Sigh. Alamo-Girl, I don't know what it is with some of our correspondents, but somethimes I get the distinct impression that rather than engage the issues brought to the table, some resort to challenging the qualifications and/or motives of the person making an argument they evidently choose to avoid.
The "classical evo reply" that I get all too often is: "You're wrong. You're stupid. And you have a nefarious hidden agenda. So I don't have to waste my time talking to you." And then you get usually extensive chapter-and-verse recapitulations of the blessed texts, and a zillion links to outside sites. As if that sort of thing constitutes any kind of a decent, fair-minded, civil debate, or rational exchange of views.
All questions are ignored, one never learns what a person's actual, active thinking about the issue under dispute is, what grounds his view of the matter is based on, why the avoided question was improper on evidentiary or logical grounds, and so forth. In short, one gets pure polemics and zero rational discussion.
FWIW, if this is the way to defend Darwinist evolutionary theory, then I'd guess the theory must be in really big trouble. This "circling of the wagons" mentality is not helpful to a rational defense of this theory or any other theory.
Outside site. It's usually just Talk.Origins or an offshot such as Panda's Thumb.
It's not about 'circling the wagons', it's about making sure that accurate information is disseminated. Unless you are able to produce the research yourself, your only outlet is to rely on those that can and have done the research. It is difficult for a layman to understand fully, let alone critique, another's work unless that layman has equivalent study and/or experience in the relevant field.
The reason most in academia dislike uninformed debate in venues such as this one is the lack of verification of information.

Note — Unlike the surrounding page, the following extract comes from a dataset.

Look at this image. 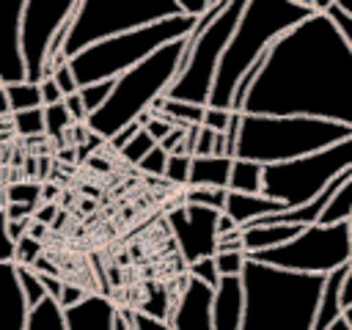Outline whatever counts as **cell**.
<instances>
[{"label": "cell", "mask_w": 352, "mask_h": 330, "mask_svg": "<svg viewBox=\"0 0 352 330\" xmlns=\"http://www.w3.org/2000/svg\"><path fill=\"white\" fill-rule=\"evenodd\" d=\"M278 212H283V206L278 201L261 195V192L248 195V192H231L228 190L226 206H223V214H228L236 228H245V226H250V223H256L267 214H278Z\"/></svg>", "instance_id": "18"}, {"label": "cell", "mask_w": 352, "mask_h": 330, "mask_svg": "<svg viewBox=\"0 0 352 330\" xmlns=\"http://www.w3.org/2000/svg\"><path fill=\"white\" fill-rule=\"evenodd\" d=\"M187 272H190V278H195V280L206 283L209 289H214V286L220 283V272H217V267H214V256L187 264Z\"/></svg>", "instance_id": "36"}, {"label": "cell", "mask_w": 352, "mask_h": 330, "mask_svg": "<svg viewBox=\"0 0 352 330\" xmlns=\"http://www.w3.org/2000/svg\"><path fill=\"white\" fill-rule=\"evenodd\" d=\"M0 264H14V242L8 236V220L0 209Z\"/></svg>", "instance_id": "40"}, {"label": "cell", "mask_w": 352, "mask_h": 330, "mask_svg": "<svg viewBox=\"0 0 352 330\" xmlns=\"http://www.w3.org/2000/svg\"><path fill=\"white\" fill-rule=\"evenodd\" d=\"M242 324V280L220 278L212 300V330H239Z\"/></svg>", "instance_id": "17"}, {"label": "cell", "mask_w": 352, "mask_h": 330, "mask_svg": "<svg viewBox=\"0 0 352 330\" xmlns=\"http://www.w3.org/2000/svg\"><path fill=\"white\" fill-rule=\"evenodd\" d=\"M30 305L19 289L16 264H0V330H28Z\"/></svg>", "instance_id": "16"}, {"label": "cell", "mask_w": 352, "mask_h": 330, "mask_svg": "<svg viewBox=\"0 0 352 330\" xmlns=\"http://www.w3.org/2000/svg\"><path fill=\"white\" fill-rule=\"evenodd\" d=\"M349 168H352V135L322 151H314L289 162L264 165L261 195L278 201L283 209H294L316 198L338 173Z\"/></svg>", "instance_id": "9"}, {"label": "cell", "mask_w": 352, "mask_h": 330, "mask_svg": "<svg viewBox=\"0 0 352 330\" xmlns=\"http://www.w3.org/2000/svg\"><path fill=\"white\" fill-rule=\"evenodd\" d=\"M138 129H140V124H138V121H135V124H129V126H124V129H121V132H118V135H113V138H110V140H107V143H110V146H113V148H116V151H121V148H124V146H126V143H129V138H132V135H135V132H138Z\"/></svg>", "instance_id": "48"}, {"label": "cell", "mask_w": 352, "mask_h": 330, "mask_svg": "<svg viewBox=\"0 0 352 330\" xmlns=\"http://www.w3.org/2000/svg\"><path fill=\"white\" fill-rule=\"evenodd\" d=\"M190 50V38H176L157 52H151L146 60L132 66L129 72L118 74L113 80V91L107 102L94 110L85 121L88 132L96 135L99 140H110L118 135L124 126L135 124L140 116H146L160 96H165L168 85L182 69V60Z\"/></svg>", "instance_id": "4"}, {"label": "cell", "mask_w": 352, "mask_h": 330, "mask_svg": "<svg viewBox=\"0 0 352 330\" xmlns=\"http://www.w3.org/2000/svg\"><path fill=\"white\" fill-rule=\"evenodd\" d=\"M30 223H33V217H28V220H8V236H11V242L22 239L30 231Z\"/></svg>", "instance_id": "49"}, {"label": "cell", "mask_w": 352, "mask_h": 330, "mask_svg": "<svg viewBox=\"0 0 352 330\" xmlns=\"http://www.w3.org/2000/svg\"><path fill=\"white\" fill-rule=\"evenodd\" d=\"M195 22H198L195 16L176 14V16L160 19V22L146 25V28L116 33V36H107V38H99V41L88 44L85 50L72 55L66 63H69V69H72V74H74L80 88L88 85V82L116 80L118 74L129 72L132 66L146 60L160 47H165V44H170L176 38L190 36Z\"/></svg>", "instance_id": "6"}, {"label": "cell", "mask_w": 352, "mask_h": 330, "mask_svg": "<svg viewBox=\"0 0 352 330\" xmlns=\"http://www.w3.org/2000/svg\"><path fill=\"white\" fill-rule=\"evenodd\" d=\"M239 330H314L316 300L324 275H300L245 261Z\"/></svg>", "instance_id": "2"}, {"label": "cell", "mask_w": 352, "mask_h": 330, "mask_svg": "<svg viewBox=\"0 0 352 330\" xmlns=\"http://www.w3.org/2000/svg\"><path fill=\"white\" fill-rule=\"evenodd\" d=\"M6 206V198H3V190H0V209Z\"/></svg>", "instance_id": "60"}, {"label": "cell", "mask_w": 352, "mask_h": 330, "mask_svg": "<svg viewBox=\"0 0 352 330\" xmlns=\"http://www.w3.org/2000/svg\"><path fill=\"white\" fill-rule=\"evenodd\" d=\"M176 14H182L176 0H80L77 11L66 22L69 33L63 44V58L69 60L99 38L146 28Z\"/></svg>", "instance_id": "8"}, {"label": "cell", "mask_w": 352, "mask_h": 330, "mask_svg": "<svg viewBox=\"0 0 352 330\" xmlns=\"http://www.w3.org/2000/svg\"><path fill=\"white\" fill-rule=\"evenodd\" d=\"M11 129H14L16 135H25V138L44 135V110L36 107V110L11 113Z\"/></svg>", "instance_id": "27"}, {"label": "cell", "mask_w": 352, "mask_h": 330, "mask_svg": "<svg viewBox=\"0 0 352 330\" xmlns=\"http://www.w3.org/2000/svg\"><path fill=\"white\" fill-rule=\"evenodd\" d=\"M226 195H228V190H220V187H187L182 204H198V206H209L214 212H223Z\"/></svg>", "instance_id": "26"}, {"label": "cell", "mask_w": 352, "mask_h": 330, "mask_svg": "<svg viewBox=\"0 0 352 330\" xmlns=\"http://www.w3.org/2000/svg\"><path fill=\"white\" fill-rule=\"evenodd\" d=\"M217 217L220 212L198 204H179L168 212V228L187 264L214 256L217 250Z\"/></svg>", "instance_id": "12"}, {"label": "cell", "mask_w": 352, "mask_h": 330, "mask_svg": "<svg viewBox=\"0 0 352 330\" xmlns=\"http://www.w3.org/2000/svg\"><path fill=\"white\" fill-rule=\"evenodd\" d=\"M261 176H264V165L234 157L231 160V173H228V190L231 192L258 195L261 192Z\"/></svg>", "instance_id": "22"}, {"label": "cell", "mask_w": 352, "mask_h": 330, "mask_svg": "<svg viewBox=\"0 0 352 330\" xmlns=\"http://www.w3.org/2000/svg\"><path fill=\"white\" fill-rule=\"evenodd\" d=\"M341 302H344V308L352 305V258L346 261V278H344V289H341Z\"/></svg>", "instance_id": "51"}, {"label": "cell", "mask_w": 352, "mask_h": 330, "mask_svg": "<svg viewBox=\"0 0 352 330\" xmlns=\"http://www.w3.org/2000/svg\"><path fill=\"white\" fill-rule=\"evenodd\" d=\"M110 91H113V80H102V82H88V85H82L77 94H80V99H82L85 113L91 116L94 110H99V107L107 102ZM85 121H88V118H85Z\"/></svg>", "instance_id": "30"}, {"label": "cell", "mask_w": 352, "mask_h": 330, "mask_svg": "<svg viewBox=\"0 0 352 330\" xmlns=\"http://www.w3.org/2000/svg\"><path fill=\"white\" fill-rule=\"evenodd\" d=\"M66 330H113L118 305L104 294H85L77 305L60 308Z\"/></svg>", "instance_id": "15"}, {"label": "cell", "mask_w": 352, "mask_h": 330, "mask_svg": "<svg viewBox=\"0 0 352 330\" xmlns=\"http://www.w3.org/2000/svg\"><path fill=\"white\" fill-rule=\"evenodd\" d=\"M113 330H132V311H116V319H113Z\"/></svg>", "instance_id": "52"}, {"label": "cell", "mask_w": 352, "mask_h": 330, "mask_svg": "<svg viewBox=\"0 0 352 330\" xmlns=\"http://www.w3.org/2000/svg\"><path fill=\"white\" fill-rule=\"evenodd\" d=\"M226 250H242V231H231V234H223L217 236V250L214 253H226Z\"/></svg>", "instance_id": "46"}, {"label": "cell", "mask_w": 352, "mask_h": 330, "mask_svg": "<svg viewBox=\"0 0 352 330\" xmlns=\"http://www.w3.org/2000/svg\"><path fill=\"white\" fill-rule=\"evenodd\" d=\"M346 228H349V242H352V217L346 220Z\"/></svg>", "instance_id": "59"}, {"label": "cell", "mask_w": 352, "mask_h": 330, "mask_svg": "<svg viewBox=\"0 0 352 330\" xmlns=\"http://www.w3.org/2000/svg\"><path fill=\"white\" fill-rule=\"evenodd\" d=\"M248 253L245 250H226V253H214V267L220 272V278H239L245 270Z\"/></svg>", "instance_id": "33"}, {"label": "cell", "mask_w": 352, "mask_h": 330, "mask_svg": "<svg viewBox=\"0 0 352 330\" xmlns=\"http://www.w3.org/2000/svg\"><path fill=\"white\" fill-rule=\"evenodd\" d=\"M231 231H236L234 220H231L228 214H223V212H220V217H217V236H223V234H231Z\"/></svg>", "instance_id": "53"}, {"label": "cell", "mask_w": 352, "mask_h": 330, "mask_svg": "<svg viewBox=\"0 0 352 330\" xmlns=\"http://www.w3.org/2000/svg\"><path fill=\"white\" fill-rule=\"evenodd\" d=\"M333 8H338L341 14H346L352 19V0H333Z\"/></svg>", "instance_id": "55"}, {"label": "cell", "mask_w": 352, "mask_h": 330, "mask_svg": "<svg viewBox=\"0 0 352 330\" xmlns=\"http://www.w3.org/2000/svg\"><path fill=\"white\" fill-rule=\"evenodd\" d=\"M176 6H179V11L182 14H187V16H201L206 8H209V0H176Z\"/></svg>", "instance_id": "47"}, {"label": "cell", "mask_w": 352, "mask_h": 330, "mask_svg": "<svg viewBox=\"0 0 352 330\" xmlns=\"http://www.w3.org/2000/svg\"><path fill=\"white\" fill-rule=\"evenodd\" d=\"M132 330H170V327L162 319H154V316L140 314V311H132Z\"/></svg>", "instance_id": "43"}, {"label": "cell", "mask_w": 352, "mask_h": 330, "mask_svg": "<svg viewBox=\"0 0 352 330\" xmlns=\"http://www.w3.org/2000/svg\"><path fill=\"white\" fill-rule=\"evenodd\" d=\"M212 300H214V289L187 275L168 314V327L170 330H212Z\"/></svg>", "instance_id": "13"}, {"label": "cell", "mask_w": 352, "mask_h": 330, "mask_svg": "<svg viewBox=\"0 0 352 330\" xmlns=\"http://www.w3.org/2000/svg\"><path fill=\"white\" fill-rule=\"evenodd\" d=\"M214 3H220V0H209V6H214Z\"/></svg>", "instance_id": "61"}, {"label": "cell", "mask_w": 352, "mask_h": 330, "mask_svg": "<svg viewBox=\"0 0 352 330\" xmlns=\"http://www.w3.org/2000/svg\"><path fill=\"white\" fill-rule=\"evenodd\" d=\"M344 278H346V264L324 275L322 292H319V300H316L314 330H327V327H333V324L341 319V314H344V302H341Z\"/></svg>", "instance_id": "19"}, {"label": "cell", "mask_w": 352, "mask_h": 330, "mask_svg": "<svg viewBox=\"0 0 352 330\" xmlns=\"http://www.w3.org/2000/svg\"><path fill=\"white\" fill-rule=\"evenodd\" d=\"M3 118H11V107H8V99H6V91L0 88V121Z\"/></svg>", "instance_id": "54"}, {"label": "cell", "mask_w": 352, "mask_h": 330, "mask_svg": "<svg viewBox=\"0 0 352 330\" xmlns=\"http://www.w3.org/2000/svg\"><path fill=\"white\" fill-rule=\"evenodd\" d=\"M28 330H66L63 324V311L55 300H41L33 311H30V319H28Z\"/></svg>", "instance_id": "25"}, {"label": "cell", "mask_w": 352, "mask_h": 330, "mask_svg": "<svg viewBox=\"0 0 352 330\" xmlns=\"http://www.w3.org/2000/svg\"><path fill=\"white\" fill-rule=\"evenodd\" d=\"M327 330H346V324H344V319H338L333 327H327Z\"/></svg>", "instance_id": "57"}, {"label": "cell", "mask_w": 352, "mask_h": 330, "mask_svg": "<svg viewBox=\"0 0 352 330\" xmlns=\"http://www.w3.org/2000/svg\"><path fill=\"white\" fill-rule=\"evenodd\" d=\"M165 162H168V154H165L160 146H154V148L138 162V168H140L143 173H148V176H162V173H165Z\"/></svg>", "instance_id": "37"}, {"label": "cell", "mask_w": 352, "mask_h": 330, "mask_svg": "<svg viewBox=\"0 0 352 330\" xmlns=\"http://www.w3.org/2000/svg\"><path fill=\"white\" fill-rule=\"evenodd\" d=\"M311 14V8L292 0H248L217 63L206 107L231 110L236 82L245 77V72L267 55L272 41H278L286 30H292Z\"/></svg>", "instance_id": "3"}, {"label": "cell", "mask_w": 352, "mask_h": 330, "mask_svg": "<svg viewBox=\"0 0 352 330\" xmlns=\"http://www.w3.org/2000/svg\"><path fill=\"white\" fill-rule=\"evenodd\" d=\"M25 0H0V82H22L25 63L19 52V19Z\"/></svg>", "instance_id": "14"}, {"label": "cell", "mask_w": 352, "mask_h": 330, "mask_svg": "<svg viewBox=\"0 0 352 330\" xmlns=\"http://www.w3.org/2000/svg\"><path fill=\"white\" fill-rule=\"evenodd\" d=\"M228 173H231V157H192L190 160V176L187 187H220L228 190Z\"/></svg>", "instance_id": "21"}, {"label": "cell", "mask_w": 352, "mask_h": 330, "mask_svg": "<svg viewBox=\"0 0 352 330\" xmlns=\"http://www.w3.org/2000/svg\"><path fill=\"white\" fill-rule=\"evenodd\" d=\"M352 217V173L344 179V184L333 192V198L327 201L319 223L322 226H333V223H346Z\"/></svg>", "instance_id": "23"}, {"label": "cell", "mask_w": 352, "mask_h": 330, "mask_svg": "<svg viewBox=\"0 0 352 330\" xmlns=\"http://www.w3.org/2000/svg\"><path fill=\"white\" fill-rule=\"evenodd\" d=\"M38 91H41V104H44V107H47V104H58V102H63V94H60V88L55 85L52 77H44V80L38 82Z\"/></svg>", "instance_id": "44"}, {"label": "cell", "mask_w": 352, "mask_h": 330, "mask_svg": "<svg viewBox=\"0 0 352 330\" xmlns=\"http://www.w3.org/2000/svg\"><path fill=\"white\" fill-rule=\"evenodd\" d=\"M341 319H344V324H346V330H352V305H346V308H344V314H341Z\"/></svg>", "instance_id": "56"}, {"label": "cell", "mask_w": 352, "mask_h": 330, "mask_svg": "<svg viewBox=\"0 0 352 330\" xmlns=\"http://www.w3.org/2000/svg\"><path fill=\"white\" fill-rule=\"evenodd\" d=\"M245 3L248 0H220L198 16L192 33L187 36L190 50L182 60L179 74L168 85L165 99L206 107L217 63H220L223 50H226L228 38H231V33L239 22V14H242Z\"/></svg>", "instance_id": "7"}, {"label": "cell", "mask_w": 352, "mask_h": 330, "mask_svg": "<svg viewBox=\"0 0 352 330\" xmlns=\"http://www.w3.org/2000/svg\"><path fill=\"white\" fill-rule=\"evenodd\" d=\"M258 264L286 270V272H300V275H327L338 267H344L352 258V242H349V228L346 223H333V226H302L297 236L289 242L253 253L248 256Z\"/></svg>", "instance_id": "10"}, {"label": "cell", "mask_w": 352, "mask_h": 330, "mask_svg": "<svg viewBox=\"0 0 352 330\" xmlns=\"http://www.w3.org/2000/svg\"><path fill=\"white\" fill-rule=\"evenodd\" d=\"M352 135L349 126L305 116H248L239 118V135L234 146L236 160L258 165L289 162L327 146H336Z\"/></svg>", "instance_id": "5"}, {"label": "cell", "mask_w": 352, "mask_h": 330, "mask_svg": "<svg viewBox=\"0 0 352 330\" xmlns=\"http://www.w3.org/2000/svg\"><path fill=\"white\" fill-rule=\"evenodd\" d=\"M324 14L333 19V25L338 28V33L344 36V41H346V44H349V50H352V19H349L346 14H341L338 8H333V6H330Z\"/></svg>", "instance_id": "41"}, {"label": "cell", "mask_w": 352, "mask_h": 330, "mask_svg": "<svg viewBox=\"0 0 352 330\" xmlns=\"http://www.w3.org/2000/svg\"><path fill=\"white\" fill-rule=\"evenodd\" d=\"M55 212H58V206H55V204H38V209H36L33 220H36V223H41V226H50Z\"/></svg>", "instance_id": "50"}, {"label": "cell", "mask_w": 352, "mask_h": 330, "mask_svg": "<svg viewBox=\"0 0 352 330\" xmlns=\"http://www.w3.org/2000/svg\"><path fill=\"white\" fill-rule=\"evenodd\" d=\"M77 6L80 0H25L19 19V52L28 82H41L50 41L72 19Z\"/></svg>", "instance_id": "11"}, {"label": "cell", "mask_w": 352, "mask_h": 330, "mask_svg": "<svg viewBox=\"0 0 352 330\" xmlns=\"http://www.w3.org/2000/svg\"><path fill=\"white\" fill-rule=\"evenodd\" d=\"M50 77L55 80V85L60 88V94H63V96H72V94H77V91H80V85H77V80H74V74H72L69 63H60V66H55Z\"/></svg>", "instance_id": "38"}, {"label": "cell", "mask_w": 352, "mask_h": 330, "mask_svg": "<svg viewBox=\"0 0 352 330\" xmlns=\"http://www.w3.org/2000/svg\"><path fill=\"white\" fill-rule=\"evenodd\" d=\"M154 146H157V143H154V138H151V135H148V132L140 126V129H138V132L129 138V143H126V146H124L118 154L124 157V162L138 165V162H140V160H143V157H146V154H148Z\"/></svg>", "instance_id": "31"}, {"label": "cell", "mask_w": 352, "mask_h": 330, "mask_svg": "<svg viewBox=\"0 0 352 330\" xmlns=\"http://www.w3.org/2000/svg\"><path fill=\"white\" fill-rule=\"evenodd\" d=\"M41 258V242L33 239L30 234H25L22 239L14 242V264L16 267H33Z\"/></svg>", "instance_id": "34"}, {"label": "cell", "mask_w": 352, "mask_h": 330, "mask_svg": "<svg viewBox=\"0 0 352 330\" xmlns=\"http://www.w3.org/2000/svg\"><path fill=\"white\" fill-rule=\"evenodd\" d=\"M231 124V110H214V107H206L204 110V118H201V126H209L214 132H226Z\"/></svg>", "instance_id": "39"}, {"label": "cell", "mask_w": 352, "mask_h": 330, "mask_svg": "<svg viewBox=\"0 0 352 330\" xmlns=\"http://www.w3.org/2000/svg\"><path fill=\"white\" fill-rule=\"evenodd\" d=\"M63 107H66V113L72 116V121H74V124H85L88 113H85V107H82V99H80V94L63 96Z\"/></svg>", "instance_id": "45"}, {"label": "cell", "mask_w": 352, "mask_h": 330, "mask_svg": "<svg viewBox=\"0 0 352 330\" xmlns=\"http://www.w3.org/2000/svg\"><path fill=\"white\" fill-rule=\"evenodd\" d=\"M239 113L305 116L352 129V50L327 14L314 11L270 44Z\"/></svg>", "instance_id": "1"}, {"label": "cell", "mask_w": 352, "mask_h": 330, "mask_svg": "<svg viewBox=\"0 0 352 330\" xmlns=\"http://www.w3.org/2000/svg\"><path fill=\"white\" fill-rule=\"evenodd\" d=\"M292 3H297V6H305V8H311V0H292Z\"/></svg>", "instance_id": "58"}, {"label": "cell", "mask_w": 352, "mask_h": 330, "mask_svg": "<svg viewBox=\"0 0 352 330\" xmlns=\"http://www.w3.org/2000/svg\"><path fill=\"white\" fill-rule=\"evenodd\" d=\"M3 91H6V99H8L11 113L44 107V104H41L38 82H28V80H22V82H8V85H3Z\"/></svg>", "instance_id": "24"}, {"label": "cell", "mask_w": 352, "mask_h": 330, "mask_svg": "<svg viewBox=\"0 0 352 330\" xmlns=\"http://www.w3.org/2000/svg\"><path fill=\"white\" fill-rule=\"evenodd\" d=\"M0 88H3V82H0Z\"/></svg>", "instance_id": "62"}, {"label": "cell", "mask_w": 352, "mask_h": 330, "mask_svg": "<svg viewBox=\"0 0 352 330\" xmlns=\"http://www.w3.org/2000/svg\"><path fill=\"white\" fill-rule=\"evenodd\" d=\"M44 110V135H60V132H66L74 121H72V116L66 113V107H63V102H58V104H47V107H41Z\"/></svg>", "instance_id": "32"}, {"label": "cell", "mask_w": 352, "mask_h": 330, "mask_svg": "<svg viewBox=\"0 0 352 330\" xmlns=\"http://www.w3.org/2000/svg\"><path fill=\"white\" fill-rule=\"evenodd\" d=\"M16 278H19V289H22V294H25V302L30 305V311H33L41 300H47V292H44L41 278H38L36 270H30V267H16Z\"/></svg>", "instance_id": "29"}, {"label": "cell", "mask_w": 352, "mask_h": 330, "mask_svg": "<svg viewBox=\"0 0 352 330\" xmlns=\"http://www.w3.org/2000/svg\"><path fill=\"white\" fill-rule=\"evenodd\" d=\"M6 204H28V206H38L41 204V184L38 182H11L3 190Z\"/></svg>", "instance_id": "28"}, {"label": "cell", "mask_w": 352, "mask_h": 330, "mask_svg": "<svg viewBox=\"0 0 352 330\" xmlns=\"http://www.w3.org/2000/svg\"><path fill=\"white\" fill-rule=\"evenodd\" d=\"M190 154H168V162H165V179L176 187H187V176H190Z\"/></svg>", "instance_id": "35"}, {"label": "cell", "mask_w": 352, "mask_h": 330, "mask_svg": "<svg viewBox=\"0 0 352 330\" xmlns=\"http://www.w3.org/2000/svg\"><path fill=\"white\" fill-rule=\"evenodd\" d=\"M88 292L85 289H80L77 283H69V280H63V289H60V297H58V305L60 308H69V305H77L82 297H85Z\"/></svg>", "instance_id": "42"}, {"label": "cell", "mask_w": 352, "mask_h": 330, "mask_svg": "<svg viewBox=\"0 0 352 330\" xmlns=\"http://www.w3.org/2000/svg\"><path fill=\"white\" fill-rule=\"evenodd\" d=\"M242 231V250L248 256L253 253H261V250H270V248H278L283 242H289L292 236L300 234V226H286V223H250Z\"/></svg>", "instance_id": "20"}]
</instances>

Anything can be said and taken for fact, even if it contradicts what has taken years of verified and replicated research by multiple researchers.
It may be more fun and interesting to be a rationalist than an empiricist, but inductive ponderings will only go so far before deductive arguments need to be considered.
The Chinese professor angst on the other thread is a case in point - rather than address the substance of the quote, the entire discussion was derailed to the refusal to attribute the quote and accusations of dishonesty, global condemnations of all associates, etc.